Canadian journal of forest research. 2008 June, v. 38, no. 6, p. 1319-1334.
NALT Subjects:
Chamaecyparis nootkatensis coniferous forests boreal forests forest decline climatic factors growth rings dendrochronology plant response tree growth climate change altitude temperature snow global warming microclimate conifers frost injury freeze-thaw cycles forest trees Alaska
Other Subjects:
snow cover
Issue Date:
Jun-2008
Abstract:
Decline of yellow-cedar (Chamaecyparis nootkatensis ((D. Don) Spach) has occurred on 200 000 ha of temperate rainforests across southeastern Alaska. Because declining forests appeared soon after the Little Ice Age and are limited mostly to low elevations (whereas higher elevation forests remain healthy), recent studies have hypothesized a climatic mechanism involving early dehardening, reduced snowpack, and freezing injury. This hypothesis assumes that a specific suite of microclimatic conditions occurs during late winter and declining cedar populations across the region have responded similarly to these conditions. Based on the first geographically extensive tree ring chronologies constructed for southeastern Alaska, we tested these assumptions by investigating regional climatic trends and the growth responses of declining cedar populations to this climatic variation. Warming winter trends were observed for southeastern Alaska, resulting in potentially injurious conditions for yellow-cedar due to reduced snowfall and frequent occurrence of severe thaw-freeze events. Declining cedar forests shared a common regional chronology for which late-winter weather was the best predictor of annual growth of surviving trees. Overall, our findings verify the influence of elevational gradients of temperature and snow cover on exposure to climatic stressors, support the climatic hypothesis across large spatial and temporal scales, and suggest cedar decline may expand with continued warming.
===============
▸ **Problem details**:
Answer these questions from the yellow-cedar decline abstract.
1. In which journal and volume was the work published?
2. Over how many hectares of southeastern Alaska has yellow-cedar decline occurred?
3. What was the best predictor of annual growth of surviving trees in the declining cedar forests?

Records from a dataset:
===============
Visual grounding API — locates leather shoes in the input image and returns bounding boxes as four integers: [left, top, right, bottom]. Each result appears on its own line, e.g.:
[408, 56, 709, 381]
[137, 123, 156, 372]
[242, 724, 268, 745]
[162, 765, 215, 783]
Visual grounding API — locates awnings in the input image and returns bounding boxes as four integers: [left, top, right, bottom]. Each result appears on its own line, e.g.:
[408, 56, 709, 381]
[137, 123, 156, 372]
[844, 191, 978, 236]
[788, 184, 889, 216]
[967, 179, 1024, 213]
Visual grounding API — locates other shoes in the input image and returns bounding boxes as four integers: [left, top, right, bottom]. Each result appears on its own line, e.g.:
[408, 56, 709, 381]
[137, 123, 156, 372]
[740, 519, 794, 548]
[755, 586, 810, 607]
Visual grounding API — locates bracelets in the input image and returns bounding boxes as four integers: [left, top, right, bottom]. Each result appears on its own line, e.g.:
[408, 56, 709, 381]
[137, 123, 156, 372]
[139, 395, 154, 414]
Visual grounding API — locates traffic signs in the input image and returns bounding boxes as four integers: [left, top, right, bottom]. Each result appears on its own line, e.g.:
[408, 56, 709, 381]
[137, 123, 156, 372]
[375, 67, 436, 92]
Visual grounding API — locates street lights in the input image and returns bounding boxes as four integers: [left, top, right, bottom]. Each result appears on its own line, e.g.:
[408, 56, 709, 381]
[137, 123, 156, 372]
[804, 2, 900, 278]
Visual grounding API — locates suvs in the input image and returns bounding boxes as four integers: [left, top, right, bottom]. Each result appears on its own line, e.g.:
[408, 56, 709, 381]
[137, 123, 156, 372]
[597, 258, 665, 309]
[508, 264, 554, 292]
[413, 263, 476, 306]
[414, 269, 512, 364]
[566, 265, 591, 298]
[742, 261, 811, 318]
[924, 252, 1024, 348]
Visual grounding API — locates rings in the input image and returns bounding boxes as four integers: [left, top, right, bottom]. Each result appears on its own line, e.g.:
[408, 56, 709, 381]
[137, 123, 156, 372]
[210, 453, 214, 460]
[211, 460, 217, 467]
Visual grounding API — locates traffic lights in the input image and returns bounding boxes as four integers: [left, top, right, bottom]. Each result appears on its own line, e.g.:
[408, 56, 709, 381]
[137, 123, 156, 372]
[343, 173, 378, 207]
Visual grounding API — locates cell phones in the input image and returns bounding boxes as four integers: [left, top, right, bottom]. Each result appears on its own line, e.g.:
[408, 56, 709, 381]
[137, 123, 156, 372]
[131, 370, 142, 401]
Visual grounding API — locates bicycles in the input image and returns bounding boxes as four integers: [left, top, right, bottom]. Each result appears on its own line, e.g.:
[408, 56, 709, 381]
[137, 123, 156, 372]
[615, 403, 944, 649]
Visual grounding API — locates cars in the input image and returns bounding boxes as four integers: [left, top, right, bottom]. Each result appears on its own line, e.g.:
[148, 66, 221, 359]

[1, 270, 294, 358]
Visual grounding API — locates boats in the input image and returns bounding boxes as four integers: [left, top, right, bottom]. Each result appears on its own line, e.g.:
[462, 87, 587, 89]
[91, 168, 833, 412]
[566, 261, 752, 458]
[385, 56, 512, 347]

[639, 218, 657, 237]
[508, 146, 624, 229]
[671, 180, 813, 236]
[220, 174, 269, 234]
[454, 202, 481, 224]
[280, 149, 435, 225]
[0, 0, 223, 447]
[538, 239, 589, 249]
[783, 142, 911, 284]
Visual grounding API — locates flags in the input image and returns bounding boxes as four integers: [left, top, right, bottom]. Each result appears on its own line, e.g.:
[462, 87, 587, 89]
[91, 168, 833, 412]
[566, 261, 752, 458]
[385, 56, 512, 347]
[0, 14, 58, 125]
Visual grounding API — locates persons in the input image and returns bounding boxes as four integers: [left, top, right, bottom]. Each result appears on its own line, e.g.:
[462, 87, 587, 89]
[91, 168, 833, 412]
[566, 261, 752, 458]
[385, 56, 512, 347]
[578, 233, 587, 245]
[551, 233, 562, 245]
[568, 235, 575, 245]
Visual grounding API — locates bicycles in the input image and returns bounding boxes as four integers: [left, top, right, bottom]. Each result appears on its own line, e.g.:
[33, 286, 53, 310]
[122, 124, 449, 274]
===============
▸ **Expected output**:
1. Canadian journal of forest research, volume 38 (no. 6, June 2008).
2. 200 000 ha.
3. Late-winter weather.